Rewrite the data below as a numbered list, leaving out the blank lines.

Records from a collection
= = = =

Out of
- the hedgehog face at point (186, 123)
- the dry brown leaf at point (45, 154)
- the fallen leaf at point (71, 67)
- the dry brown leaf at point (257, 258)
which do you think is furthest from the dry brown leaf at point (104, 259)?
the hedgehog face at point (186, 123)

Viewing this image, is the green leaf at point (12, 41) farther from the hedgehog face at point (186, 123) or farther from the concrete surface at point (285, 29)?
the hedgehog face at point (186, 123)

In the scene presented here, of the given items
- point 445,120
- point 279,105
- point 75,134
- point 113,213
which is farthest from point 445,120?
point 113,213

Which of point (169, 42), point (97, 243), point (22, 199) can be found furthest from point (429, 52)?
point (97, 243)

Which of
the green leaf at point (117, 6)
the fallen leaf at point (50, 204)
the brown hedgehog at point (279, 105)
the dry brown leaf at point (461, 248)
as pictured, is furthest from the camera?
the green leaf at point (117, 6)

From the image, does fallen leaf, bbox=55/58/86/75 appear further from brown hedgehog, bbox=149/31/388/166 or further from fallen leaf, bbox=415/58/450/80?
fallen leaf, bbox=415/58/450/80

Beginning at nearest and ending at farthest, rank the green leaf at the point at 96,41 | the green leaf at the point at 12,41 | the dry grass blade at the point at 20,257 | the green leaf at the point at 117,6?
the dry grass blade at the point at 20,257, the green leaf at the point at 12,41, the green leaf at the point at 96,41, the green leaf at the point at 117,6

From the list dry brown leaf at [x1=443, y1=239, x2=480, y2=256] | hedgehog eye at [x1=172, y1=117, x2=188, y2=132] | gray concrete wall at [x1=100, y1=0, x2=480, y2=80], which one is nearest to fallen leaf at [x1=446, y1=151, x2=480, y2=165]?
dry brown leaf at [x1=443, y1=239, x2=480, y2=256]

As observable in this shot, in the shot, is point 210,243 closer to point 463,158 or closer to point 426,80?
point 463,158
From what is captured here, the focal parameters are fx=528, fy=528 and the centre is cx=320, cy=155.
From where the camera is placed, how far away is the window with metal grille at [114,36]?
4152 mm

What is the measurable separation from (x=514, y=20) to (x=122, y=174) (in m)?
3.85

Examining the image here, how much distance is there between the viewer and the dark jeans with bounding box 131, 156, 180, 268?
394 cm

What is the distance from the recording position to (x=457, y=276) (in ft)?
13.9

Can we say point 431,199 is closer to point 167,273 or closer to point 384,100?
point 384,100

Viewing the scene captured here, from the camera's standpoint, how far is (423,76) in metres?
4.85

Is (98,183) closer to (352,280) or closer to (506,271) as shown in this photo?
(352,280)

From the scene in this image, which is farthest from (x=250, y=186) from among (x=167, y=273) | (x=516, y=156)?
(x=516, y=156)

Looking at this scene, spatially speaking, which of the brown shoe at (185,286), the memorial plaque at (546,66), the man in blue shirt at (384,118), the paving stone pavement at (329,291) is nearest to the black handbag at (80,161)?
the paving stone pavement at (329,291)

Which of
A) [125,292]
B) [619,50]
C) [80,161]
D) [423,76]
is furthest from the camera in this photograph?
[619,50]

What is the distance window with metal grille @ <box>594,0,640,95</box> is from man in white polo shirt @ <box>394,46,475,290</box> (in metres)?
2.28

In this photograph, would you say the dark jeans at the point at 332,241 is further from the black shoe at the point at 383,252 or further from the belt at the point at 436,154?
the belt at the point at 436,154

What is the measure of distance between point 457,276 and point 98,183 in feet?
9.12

= = = =

Solution to the problem –
1. Out of
2. - the hedgehog face at point (186, 123)
3. - the dry brown leaf at point (45, 154)
4. - the fallen leaf at point (71, 67)
5. - the dry brown leaf at point (257, 258)
6. which do you think is furthest from the dry brown leaf at point (104, 259)?
7. the hedgehog face at point (186, 123)
8. Viewing this image, is the green leaf at point (12, 41) farther from the hedgehog face at point (186, 123) or farther from the concrete surface at point (285, 29)?
9. the hedgehog face at point (186, 123)
10. In the scene presented here, of the given items
11. - point 445,120
12. - point 279,105
13. - point 75,134
14. - point 113,213
15. which is farthest from point 445,120?
16. point 113,213
17. Which of point (169, 42), point (97, 243), point (22, 199) can be found furthest from point (429, 52)?
18. point (97, 243)
19. Which of
20. the green leaf at point (117, 6)
21. the fallen leaf at point (50, 204)
22. the brown hedgehog at point (279, 105)
23. the dry brown leaf at point (461, 248)
24. as pictured, is furthest from the camera?
25. the green leaf at point (117, 6)
26. From the image, does fallen leaf, bbox=55/58/86/75 appear further from brown hedgehog, bbox=149/31/388/166 or further from fallen leaf, bbox=415/58/450/80?
27. fallen leaf, bbox=415/58/450/80
28. Beginning at nearest and ending at farthest, rank the green leaf at the point at 96,41 | the green leaf at the point at 12,41 | the dry grass blade at the point at 20,257 | the green leaf at the point at 117,6?
29. the dry grass blade at the point at 20,257, the green leaf at the point at 12,41, the green leaf at the point at 96,41, the green leaf at the point at 117,6
30. From the list dry brown leaf at [x1=443, y1=239, x2=480, y2=256] | hedgehog eye at [x1=172, y1=117, x2=188, y2=132] | gray concrete wall at [x1=100, y1=0, x2=480, y2=80], which one is nearest to fallen leaf at [x1=446, y1=151, x2=480, y2=165]?
31. dry brown leaf at [x1=443, y1=239, x2=480, y2=256]
32. As observable in this shot, in the shot, is point 210,243 closer to point 463,158 or closer to point 426,80?
33. point 463,158
34. From what is captured here, the focal parameters are fx=528, fy=528 and the centre is cx=320, cy=155.
35. From where the camera is placed, how far away is the window with metal grille at [114,36]?
36. 4152 mm
37. What is the measurable separation from (x=514, y=20) to (x=122, y=174) (in m)?
38. 3.85
39. Examining the image here, how much distance is there between the viewer and the dark jeans with bounding box 131, 156, 180, 268?
40. 394 cm
41. What is the distance from the recording position to (x=457, y=276) (in ft)?
42. 13.9
43. Can we say point 431,199 is closer to point 167,273 or closer to point 384,100?
44. point 384,100
45. Viewing the scene captured here, from the camera's standpoint, how far is (423,76) in metres?
46. 4.85
47. Is (98,183) closer to (352,280) or closer to (506,271) as shown in this photo?
48. (352,280)
49. From the scene in this image, which is farthest from (x=250, y=186) from among (x=167, y=273) | (x=516, y=156)?
50. (x=516, y=156)
51. Looking at this scene, spatially speaking, which of the brown shoe at (185,286), the memorial plaque at (546,66), the man in blue shirt at (384,118), the paving stone pavement at (329,291) is nearest to the black handbag at (80,161)?
52. the paving stone pavement at (329,291)
53. Which of
54. A) [125,292]
55. B) [619,50]
56. C) [80,161]
57. D) [423,76]
58. is furthest from the camera in this photograph?
59. [619,50]
60. What is the distance window with metal grille @ <box>594,0,640,95</box> is from man in white polo shirt @ <box>394,46,475,290</box> (in metres)?
61. 2.28
62. In this photograph, would you say the dark jeans at the point at 332,241 is further from the black shoe at the point at 383,252 or further from the belt at the point at 436,154?
63. the belt at the point at 436,154
64. What is the measure of distance between point 457,276 and point 98,183 in feet?
65. 9.12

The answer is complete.